> Available records
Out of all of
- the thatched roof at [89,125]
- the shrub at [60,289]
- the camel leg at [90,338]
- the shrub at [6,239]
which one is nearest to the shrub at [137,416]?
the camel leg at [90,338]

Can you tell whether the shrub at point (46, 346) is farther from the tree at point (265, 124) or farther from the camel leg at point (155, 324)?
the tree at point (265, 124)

...

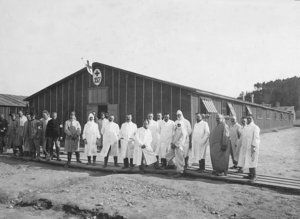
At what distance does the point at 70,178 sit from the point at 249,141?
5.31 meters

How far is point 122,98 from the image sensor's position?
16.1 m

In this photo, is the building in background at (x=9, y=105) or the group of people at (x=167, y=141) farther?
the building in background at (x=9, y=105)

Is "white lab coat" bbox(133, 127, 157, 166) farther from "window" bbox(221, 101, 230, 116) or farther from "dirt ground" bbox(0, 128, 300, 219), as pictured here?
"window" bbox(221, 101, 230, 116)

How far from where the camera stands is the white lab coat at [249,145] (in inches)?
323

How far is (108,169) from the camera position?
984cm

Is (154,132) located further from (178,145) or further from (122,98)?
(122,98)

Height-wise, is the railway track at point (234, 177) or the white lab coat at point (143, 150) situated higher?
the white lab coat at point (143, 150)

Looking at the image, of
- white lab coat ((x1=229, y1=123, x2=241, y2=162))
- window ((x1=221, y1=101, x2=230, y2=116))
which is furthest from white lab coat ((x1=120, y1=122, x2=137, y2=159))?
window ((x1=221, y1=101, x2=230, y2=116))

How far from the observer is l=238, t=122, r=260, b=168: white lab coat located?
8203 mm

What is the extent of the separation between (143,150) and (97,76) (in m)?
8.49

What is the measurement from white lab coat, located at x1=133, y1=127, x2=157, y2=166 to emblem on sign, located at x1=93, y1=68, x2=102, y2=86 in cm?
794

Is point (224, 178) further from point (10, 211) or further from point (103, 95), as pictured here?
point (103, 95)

> Problem statement
Which lines of the rows above contain the word "building"? Filter those out and copy each one in full.

> Complete answer
In this photo, is the building in background at (x=9, y=105) or the group of people at (x=167, y=141) farther?
the building in background at (x=9, y=105)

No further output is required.